/azure-carbon-scheduler

Built around the need to move workloads based on their carbon intensity at a particular time of day based on forecasts

Primary LanguageC#Apache License 2.0Apache-2.0

Azure Carbon Intensity Scheduler

This project aims to enable users to move their Azure Data Factory workloads in time based on the regional Carbon Intensity.

The project provides an accurate representation of power generation in each country in Europe and focusses on working out the split between fossil fuel generation and generation by renewable source. As each source (also called a PSR) has an associated carbon emission, the combined pro-rated and dynamic emission is determined by a formula which is generally the sum of generation emissions per type in gCO2eq/kWh. This summ isn't scaled effectively enough so will be normalised between 1 to 100 to allow ease of comparison.

The Carbon Intensity reads from the Entsoe database every 30 minutes and updates the current generation numbers and turns into a carbon intensity score. It does this for all countries and saves current data in an Azure Storage Account for the trailing 24 hour period. In addition to this it uses the forecast API to get the leading 24 hour forecast and uses the forecast to determine whether to move the ADF workload.

If it finds a window on a non-critical job it will use this and move workload based on the lowest forecast window with constraints defined by the user. After the job is moved the actual is logged in lieu of the forecast value and the amount of carbon intensity saving is calculated.

There is no Azure Sustainability API currently available so any big data jobs via Databricks or Synapse using job clusters will be tracked and the VM carbon consumption estimated so that the carbon saving on the job cluster can be calculated and logged.
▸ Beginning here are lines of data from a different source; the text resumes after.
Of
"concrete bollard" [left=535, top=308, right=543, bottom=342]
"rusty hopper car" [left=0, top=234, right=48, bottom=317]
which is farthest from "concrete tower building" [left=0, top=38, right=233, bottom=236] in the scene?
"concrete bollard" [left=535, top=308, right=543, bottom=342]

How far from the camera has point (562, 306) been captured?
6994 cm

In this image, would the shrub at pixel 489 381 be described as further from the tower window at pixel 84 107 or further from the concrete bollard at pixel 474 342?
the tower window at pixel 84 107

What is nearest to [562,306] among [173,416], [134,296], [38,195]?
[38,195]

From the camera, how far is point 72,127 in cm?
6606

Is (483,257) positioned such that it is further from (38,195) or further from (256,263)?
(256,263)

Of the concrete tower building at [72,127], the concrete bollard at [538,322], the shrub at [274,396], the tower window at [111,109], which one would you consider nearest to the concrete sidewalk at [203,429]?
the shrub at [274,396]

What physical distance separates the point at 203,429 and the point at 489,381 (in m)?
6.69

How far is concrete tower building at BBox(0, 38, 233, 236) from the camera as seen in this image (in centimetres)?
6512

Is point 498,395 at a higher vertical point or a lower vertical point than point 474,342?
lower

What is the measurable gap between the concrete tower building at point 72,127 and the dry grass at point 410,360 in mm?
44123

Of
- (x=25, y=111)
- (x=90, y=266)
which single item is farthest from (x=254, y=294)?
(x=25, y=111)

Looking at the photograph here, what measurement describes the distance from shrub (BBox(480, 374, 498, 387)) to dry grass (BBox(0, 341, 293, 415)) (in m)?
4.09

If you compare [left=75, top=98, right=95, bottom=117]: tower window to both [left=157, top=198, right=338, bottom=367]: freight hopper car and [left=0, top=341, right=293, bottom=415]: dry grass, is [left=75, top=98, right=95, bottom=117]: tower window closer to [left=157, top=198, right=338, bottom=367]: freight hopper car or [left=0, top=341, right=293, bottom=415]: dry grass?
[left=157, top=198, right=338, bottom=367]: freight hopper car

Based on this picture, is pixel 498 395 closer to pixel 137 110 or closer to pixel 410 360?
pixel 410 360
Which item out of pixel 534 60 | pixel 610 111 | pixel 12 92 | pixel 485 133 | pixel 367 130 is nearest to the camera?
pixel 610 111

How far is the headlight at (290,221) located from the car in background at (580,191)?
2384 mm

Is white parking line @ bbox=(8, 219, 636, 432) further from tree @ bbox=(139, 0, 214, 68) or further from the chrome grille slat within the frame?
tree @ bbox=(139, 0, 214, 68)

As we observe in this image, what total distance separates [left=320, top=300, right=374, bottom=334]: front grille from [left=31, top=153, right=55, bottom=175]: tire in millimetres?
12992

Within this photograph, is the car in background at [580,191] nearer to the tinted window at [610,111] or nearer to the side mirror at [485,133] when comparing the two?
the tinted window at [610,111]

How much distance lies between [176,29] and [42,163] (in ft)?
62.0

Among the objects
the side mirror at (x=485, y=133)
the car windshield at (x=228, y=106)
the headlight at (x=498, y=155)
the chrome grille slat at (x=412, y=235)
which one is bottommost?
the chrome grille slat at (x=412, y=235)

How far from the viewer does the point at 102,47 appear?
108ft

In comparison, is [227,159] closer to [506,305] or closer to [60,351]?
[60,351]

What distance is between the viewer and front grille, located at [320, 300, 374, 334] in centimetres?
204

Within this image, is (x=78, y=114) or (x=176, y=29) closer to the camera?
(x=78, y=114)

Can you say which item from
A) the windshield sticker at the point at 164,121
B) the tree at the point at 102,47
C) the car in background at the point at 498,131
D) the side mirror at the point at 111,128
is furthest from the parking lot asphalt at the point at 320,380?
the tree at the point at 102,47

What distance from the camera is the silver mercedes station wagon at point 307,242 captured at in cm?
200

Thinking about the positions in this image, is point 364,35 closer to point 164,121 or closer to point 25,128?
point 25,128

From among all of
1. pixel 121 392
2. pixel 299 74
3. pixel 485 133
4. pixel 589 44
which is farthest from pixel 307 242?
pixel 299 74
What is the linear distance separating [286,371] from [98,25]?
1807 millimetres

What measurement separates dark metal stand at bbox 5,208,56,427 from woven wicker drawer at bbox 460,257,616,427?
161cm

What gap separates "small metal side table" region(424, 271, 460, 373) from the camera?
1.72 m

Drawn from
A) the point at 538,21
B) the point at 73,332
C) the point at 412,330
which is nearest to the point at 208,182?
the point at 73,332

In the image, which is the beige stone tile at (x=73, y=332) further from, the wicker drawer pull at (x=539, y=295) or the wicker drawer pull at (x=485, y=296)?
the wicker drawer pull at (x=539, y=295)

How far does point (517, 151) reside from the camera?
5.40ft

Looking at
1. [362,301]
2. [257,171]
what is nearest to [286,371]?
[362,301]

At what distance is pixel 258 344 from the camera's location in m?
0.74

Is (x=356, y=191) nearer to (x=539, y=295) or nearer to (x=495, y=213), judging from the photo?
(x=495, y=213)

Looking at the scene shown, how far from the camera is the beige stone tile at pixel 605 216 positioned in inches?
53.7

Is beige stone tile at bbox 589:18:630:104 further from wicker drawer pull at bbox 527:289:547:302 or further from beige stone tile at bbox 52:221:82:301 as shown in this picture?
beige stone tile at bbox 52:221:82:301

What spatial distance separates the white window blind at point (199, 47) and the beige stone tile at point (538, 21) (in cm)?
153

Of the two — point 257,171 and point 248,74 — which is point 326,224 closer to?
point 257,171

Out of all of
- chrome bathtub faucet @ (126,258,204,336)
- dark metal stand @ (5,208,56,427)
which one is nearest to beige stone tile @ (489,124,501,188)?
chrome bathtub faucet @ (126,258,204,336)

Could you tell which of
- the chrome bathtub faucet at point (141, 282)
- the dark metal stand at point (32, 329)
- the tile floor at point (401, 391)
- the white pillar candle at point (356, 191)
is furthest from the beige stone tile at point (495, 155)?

The intent of this solution is to be able to collect anonymous telemetry from all users to show an understand of the carbon savings that people can undertake by time shifting their data workloads where possible.

Architecture

appsettings.json

{
  "AppSettings": {
    "ApiKey": ""
  },
  "Codes": {
    "Entsoe": "entsoe.json",
    "Fuels": "fuels.json"
  },
  "DataFactory": {
    "Name": "<ADF instance name>",
    "SubscriptionId": "<Subscription id for ADF instance>",
    "ResourceGroup": "<Resource group name for ADF instance>",
    "TenantId": "<Tenant id for ADF instance>",
    "ClientId": null,
    "ClientSecret": null
  }
}

Note: If no ClientId or Secret is specified then the application will attempt to use the AzureDefaultCredential type which will check for Azure CLI, Visual Studio Code, etc... type of credentials first. If you are logged into a tenant other than the one in which the Azure Data Factory instance exists then you may get an error when running the code.